Bagi politikus Partai Demokrasi Indonesia Perjuangan (PDIP), Budiman Sudjatmiko, sudah saatnya kasus penculikan itu diselesaikan.
Dia mendiskusikan soal penculikan itu saat bertemu dengan Prabowo Subianto di Kertanegara, Jakarta Selatan, 18 Juli 2023.
"Rasa-rasanya selama ini kasus kami hanya muncul lima tahun sekali tapi kemudian tidak pernah diselesaikan menjadi keuntungan politik," kata Budiman dalam wawancara eksklusif di kantor Tribun Network, Jakarta, Selasa (15/8/2023).
"Sementara dulu kami berjuang karena memiliki cita-cita besar, cita-cita itulah membuat saya ditangkap, teman-teman diculik, ada yang di penjara diadili segala macam," lanjutnya.

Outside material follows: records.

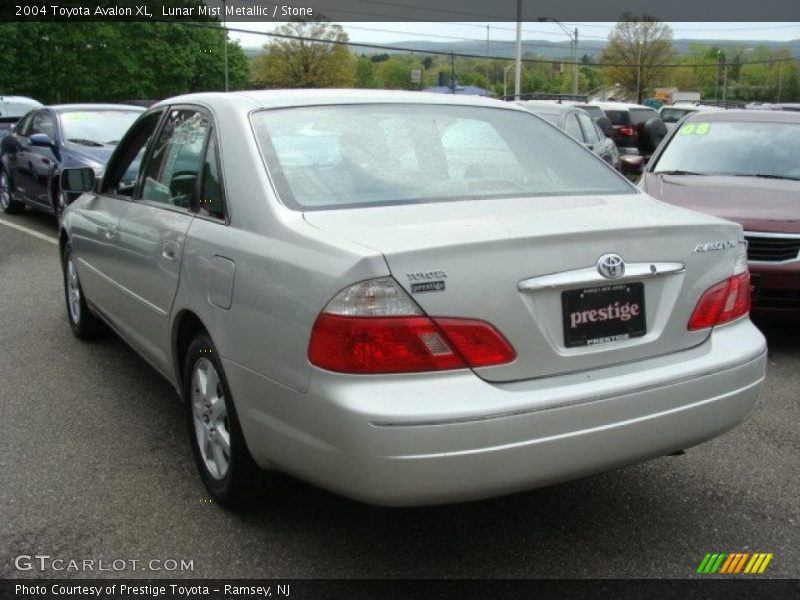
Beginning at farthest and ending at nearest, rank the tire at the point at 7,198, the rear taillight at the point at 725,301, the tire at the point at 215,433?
1. the tire at the point at 7,198
2. the tire at the point at 215,433
3. the rear taillight at the point at 725,301

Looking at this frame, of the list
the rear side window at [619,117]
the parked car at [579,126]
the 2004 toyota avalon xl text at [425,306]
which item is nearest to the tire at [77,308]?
the 2004 toyota avalon xl text at [425,306]

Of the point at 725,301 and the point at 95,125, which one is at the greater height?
the point at 95,125

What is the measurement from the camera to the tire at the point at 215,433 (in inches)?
127

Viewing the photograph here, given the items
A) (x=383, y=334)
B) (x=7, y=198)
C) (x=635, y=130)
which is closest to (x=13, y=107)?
(x=7, y=198)

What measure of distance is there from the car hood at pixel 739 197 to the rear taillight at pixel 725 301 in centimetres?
260

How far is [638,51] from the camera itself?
275 ft

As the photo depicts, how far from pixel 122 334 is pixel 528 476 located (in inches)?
109

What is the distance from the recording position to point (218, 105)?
3.73 metres

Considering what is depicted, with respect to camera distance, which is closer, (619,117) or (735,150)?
(735,150)

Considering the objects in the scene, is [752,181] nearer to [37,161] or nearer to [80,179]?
[80,179]

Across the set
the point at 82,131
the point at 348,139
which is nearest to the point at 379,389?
the point at 348,139

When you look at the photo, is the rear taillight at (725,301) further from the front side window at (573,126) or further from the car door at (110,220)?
the front side window at (573,126)

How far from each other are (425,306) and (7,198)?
1185cm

Bukan hanya bertemu Prabowo, Budiman juga berdiskusi dengan sejumlah tokoh nasional di antaranya Ketua Umum PDIP Megawati Soekarnoputri, Presiden RI Joko Widodo, mantan Panglima TNI Andika Perkasa, dan Menko Kemaritiman dan Investasi Luhut Binsar Pandjaitan.
Berikut petikan wawancara Direktur Pemberitaan Tribun Network Febby Mahendra Putra dengan Budiman Sudjatmiko:
Banyak versi mengenai pertemuan Anda dengan Pak Prabowo di 18 Juli 2023. Bisa diceritakan, nawaitu pertemuan ini siapa yang menginisiasi?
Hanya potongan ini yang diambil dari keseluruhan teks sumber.